Hillary Clinton: Immoral or Amoral?

During her recent Congressional testimony about the notorious Benghazi Affair Hillary Clinton uttered the now infamous rhetorical question “What difference, at this point, does it make?” Note my emphasis on the word “it.” In the context the question was asked and answered Clinton’s “it” referred at least to the murder of four Americans, and probably the State Department’s antecedent failure to provide adequate security and the White House’s subsequent stonewalling cover-up. 


In other words — according to the former First Lady, United States Senator, presidential aspirant, Secretary of State, and putative 2016 democratic party presidential candidate — it made no difference that the government of which she was then a high-ranking member exposed Americans to high-risk danger, left them defenseless in a hotbed of terrorists, made no effort to rescue them, literally watched them being murdered, and then tried to cover up apparatchik  malfeasance by lying through officialdom's teeth to the people of the United States.


“What difference?” indeed.

But beyond what has become obvious about Clinton’s and her colleagues’ betrayal of the deceased Americans and the rest of the government’s malfeasance, the Benghazi Affair reveals something even more sinister.

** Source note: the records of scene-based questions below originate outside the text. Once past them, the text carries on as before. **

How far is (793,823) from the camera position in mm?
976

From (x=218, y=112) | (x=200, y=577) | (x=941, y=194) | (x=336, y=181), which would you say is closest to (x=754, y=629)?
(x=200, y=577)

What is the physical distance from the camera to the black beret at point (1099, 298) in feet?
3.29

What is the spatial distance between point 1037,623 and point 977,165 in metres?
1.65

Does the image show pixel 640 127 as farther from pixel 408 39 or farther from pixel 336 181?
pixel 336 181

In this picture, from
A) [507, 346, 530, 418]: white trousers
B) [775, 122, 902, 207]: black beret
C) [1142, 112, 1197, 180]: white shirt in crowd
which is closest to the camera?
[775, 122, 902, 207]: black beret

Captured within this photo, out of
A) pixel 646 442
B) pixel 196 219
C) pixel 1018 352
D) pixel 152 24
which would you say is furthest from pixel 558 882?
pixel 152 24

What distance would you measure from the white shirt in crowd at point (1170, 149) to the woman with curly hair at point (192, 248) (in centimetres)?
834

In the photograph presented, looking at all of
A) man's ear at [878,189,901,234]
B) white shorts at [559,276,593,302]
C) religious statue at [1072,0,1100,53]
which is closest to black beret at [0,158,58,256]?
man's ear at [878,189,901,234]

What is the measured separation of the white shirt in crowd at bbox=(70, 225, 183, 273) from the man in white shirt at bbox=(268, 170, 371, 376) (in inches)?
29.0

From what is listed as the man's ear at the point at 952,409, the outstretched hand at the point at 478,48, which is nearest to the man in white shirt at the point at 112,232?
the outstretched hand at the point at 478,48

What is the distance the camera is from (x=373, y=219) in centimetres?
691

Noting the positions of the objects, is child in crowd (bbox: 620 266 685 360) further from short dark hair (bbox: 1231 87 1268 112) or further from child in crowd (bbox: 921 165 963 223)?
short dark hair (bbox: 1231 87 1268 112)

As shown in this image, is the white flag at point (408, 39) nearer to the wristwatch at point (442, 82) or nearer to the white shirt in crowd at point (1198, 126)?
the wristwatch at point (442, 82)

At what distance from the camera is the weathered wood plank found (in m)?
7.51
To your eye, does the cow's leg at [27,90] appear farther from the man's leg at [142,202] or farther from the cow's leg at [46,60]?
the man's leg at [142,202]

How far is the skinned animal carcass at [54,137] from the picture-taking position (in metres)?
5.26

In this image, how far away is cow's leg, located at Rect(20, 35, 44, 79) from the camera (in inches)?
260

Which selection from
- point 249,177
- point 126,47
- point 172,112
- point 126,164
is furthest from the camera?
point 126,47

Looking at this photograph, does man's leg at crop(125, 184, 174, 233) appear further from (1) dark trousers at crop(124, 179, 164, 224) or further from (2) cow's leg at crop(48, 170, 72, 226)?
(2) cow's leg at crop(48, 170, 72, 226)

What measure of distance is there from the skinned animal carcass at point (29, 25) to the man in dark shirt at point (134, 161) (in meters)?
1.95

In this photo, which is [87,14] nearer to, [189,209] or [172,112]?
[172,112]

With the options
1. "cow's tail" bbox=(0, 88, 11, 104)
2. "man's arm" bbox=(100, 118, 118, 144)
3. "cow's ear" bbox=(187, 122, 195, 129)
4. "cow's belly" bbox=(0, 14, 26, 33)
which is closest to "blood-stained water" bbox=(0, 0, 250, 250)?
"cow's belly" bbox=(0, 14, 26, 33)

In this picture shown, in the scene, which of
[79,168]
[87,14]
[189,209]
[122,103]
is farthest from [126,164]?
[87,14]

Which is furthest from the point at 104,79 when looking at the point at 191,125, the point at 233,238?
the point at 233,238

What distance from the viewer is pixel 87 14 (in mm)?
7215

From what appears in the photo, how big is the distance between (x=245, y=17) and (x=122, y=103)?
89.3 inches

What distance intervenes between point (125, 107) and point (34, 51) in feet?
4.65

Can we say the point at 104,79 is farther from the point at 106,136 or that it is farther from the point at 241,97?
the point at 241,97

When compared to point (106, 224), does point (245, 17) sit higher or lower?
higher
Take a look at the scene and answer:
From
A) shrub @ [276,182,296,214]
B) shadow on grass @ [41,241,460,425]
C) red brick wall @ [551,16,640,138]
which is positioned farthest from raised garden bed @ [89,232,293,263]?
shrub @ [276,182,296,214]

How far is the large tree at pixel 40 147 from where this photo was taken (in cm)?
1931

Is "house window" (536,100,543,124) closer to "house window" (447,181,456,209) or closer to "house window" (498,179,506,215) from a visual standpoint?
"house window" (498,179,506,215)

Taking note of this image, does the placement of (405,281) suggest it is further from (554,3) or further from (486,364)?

Over the years, some of Hillary Clinton’s questionable conduct has not involved issues of morality. She has been a poseur, playing the role of victimized, yet forgiving, wife during the Lewinsky scandal. She has been a hypocrite, castigating George W. Bush for warrantless surveillance but using purloined tapes to her own political advantage. She has been a paranoid, complaining to the world about the alleged “right wing conspiracy.” She has been a conniver, ousting career White House travel office employees in favor of her cronies. She has been a dilettante, presuming to make over America’s health care system. 

While this conduct, and much more like it, has been unseemly and at odds with the dignified and trustworthy image that had been projected by modern-era First Ladies from Bess Truman to Laura Bush, none of Hillary Clinton’s conduct raised serious moral questions.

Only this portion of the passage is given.